For details on the queue page layout, see the Dashboard guide.

Skipping items

Sometimes an issue should not be automated. Maybe it requires manual work, or you want to pause Yeti's involvement while you think through the approach. Skipping is how you tell Yeti to leave something alone.

To skip an item: Click the Skip button next to it on the queue page.

What happens:

  • The item's identifier is added to the skippedItems array in config.json
  • All jobs ignore skipped items during processing
  • The item still appears on the queue page, marked as skipped
  • Labels on GitHub are not affected --- skipping is a Yeti-side control

To unskip: Click the Unskip button. The item is removed from skippedItems and becomes eligible for processing again.

When to skip:

  • An issue requires human implementation, not AI
  • You want to temporarily shelve something without removing its labels
  • A PR needs manual intervention that Yeti keeps trying to "fix"
  • An item is causing repeated failures and you want Yeti to move on

Skipped items persist across restarts. They stay skipped until you explicitly unskip them.

Prioritizing items

When something needs to jump the queue, mark it as priority. Priority items are processed before everything else, across all jobs.

To prioritize: Click the Prioritize button on the queue page.

What happens:

  • The item is added to the prioritizedItems array in config.json
  • The Priority label is synced to the issue on GitHub
  • All jobs process priority items first, before working through the regular queue
  • The item appears highlighted on the queue page

To remove priority: Click the button again to deprioritize. The item returns to normal queue ordering.

Priority is useful for urgent fixes, high-value features, or anything that should not wait its turn in the cold.

Merging from the queue

For pull requests that are ready to land, you can merge directly from the queue page without opening GitHub.

To merge: Click the Merge button next to an eligible PR.

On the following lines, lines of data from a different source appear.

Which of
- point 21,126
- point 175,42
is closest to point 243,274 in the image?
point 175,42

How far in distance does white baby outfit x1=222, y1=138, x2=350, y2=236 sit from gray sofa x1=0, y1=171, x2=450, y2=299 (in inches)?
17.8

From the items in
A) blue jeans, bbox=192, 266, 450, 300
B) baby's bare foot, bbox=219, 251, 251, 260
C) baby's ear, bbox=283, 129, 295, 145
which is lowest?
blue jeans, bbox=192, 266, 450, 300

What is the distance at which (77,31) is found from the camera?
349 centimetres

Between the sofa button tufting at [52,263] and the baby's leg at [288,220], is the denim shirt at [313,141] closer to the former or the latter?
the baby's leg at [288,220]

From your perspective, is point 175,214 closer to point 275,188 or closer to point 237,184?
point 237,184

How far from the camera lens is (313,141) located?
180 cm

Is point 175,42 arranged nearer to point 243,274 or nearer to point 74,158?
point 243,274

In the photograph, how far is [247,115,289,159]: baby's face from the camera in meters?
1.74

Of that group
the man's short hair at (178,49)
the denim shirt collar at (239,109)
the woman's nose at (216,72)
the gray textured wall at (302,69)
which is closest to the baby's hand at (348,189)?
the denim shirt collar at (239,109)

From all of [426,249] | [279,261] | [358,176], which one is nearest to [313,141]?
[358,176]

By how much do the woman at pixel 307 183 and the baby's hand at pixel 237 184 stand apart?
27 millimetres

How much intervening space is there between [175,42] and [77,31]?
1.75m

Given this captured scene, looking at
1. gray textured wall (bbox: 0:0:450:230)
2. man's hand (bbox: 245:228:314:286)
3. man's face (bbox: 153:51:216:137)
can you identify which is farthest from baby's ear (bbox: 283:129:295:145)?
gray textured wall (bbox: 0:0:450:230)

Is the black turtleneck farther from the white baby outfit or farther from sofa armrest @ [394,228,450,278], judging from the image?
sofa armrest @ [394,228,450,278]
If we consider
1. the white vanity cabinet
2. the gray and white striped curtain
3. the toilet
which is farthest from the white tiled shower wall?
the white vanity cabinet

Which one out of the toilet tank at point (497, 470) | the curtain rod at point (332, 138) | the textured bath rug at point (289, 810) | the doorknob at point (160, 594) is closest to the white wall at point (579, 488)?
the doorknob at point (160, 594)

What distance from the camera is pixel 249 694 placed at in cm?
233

Yeti performs a squash merge, combining all commits into a single clean commit on the target branch. This is the same merge strategy the auto-merger job uses.

Tip

The Merge button only appears for PRs that have passing CI checks. If a PR's checks are still running or have failed, the button will not be available.

Config-level controls

Beyond per-item skip and priority, several config fields give you broader control over what Yeti works on.

allowedRepos

Limit which repositories Yeti scans. When set, only the listed repos are processed. When null or omitted, Yeti watches everything under your configured GitHub owners.

"allowedRepos": ["frontend", "api"]

Use this to start small --- watch one or two repos until you are comfortable with the workflow, then expand.

pausedJobs

Pause specific jobs without disabling them entirely. Paused jobs stay registered and visible on the dashboard but skip their scheduled runs.

"pausedJobs": ["improvement-identifier", "doc-maintainer"]

Pausing is lighter than removing a job from enabledJobs. The job keeps its schedule and state --- it just does not fire until you resume it (from config or the dashboard).

enabledJobs

The master switch. Only jobs listed here will run. An empty array means Yeti sits idle, patiently waiting for instructions.

"enabledJobs": [
  "issue-refiner",
  "issue-worker",
  "ci-fixer",
  "review-addresser",
  "auto-merger",
  "repo-standards"
]

See the Configuration guide for the full list of available jobs.


Putting it together

A practical approach to queue management:

  1. Start narrow. Set allowedRepos to one or two repos. Enable just the core jobs.
  2. Watch the queue. Get comfortable with the rhythm of items flowing through states.
  3. Skip liberally. If something does not feel right for automation, skip it. You can always unskip later.
  4. Prioritize sparingly. If everything is priority, nothing is. Reserve it for genuinely urgent items.
  5. Expand gradually. Add repos and jobs as you build confidence in the workflow.

Yeti is patient. It will process your backlog at whatever pace you set, steadily working through the queue like snowfall accumulating overnight --- quietly, consistently, and without complaint.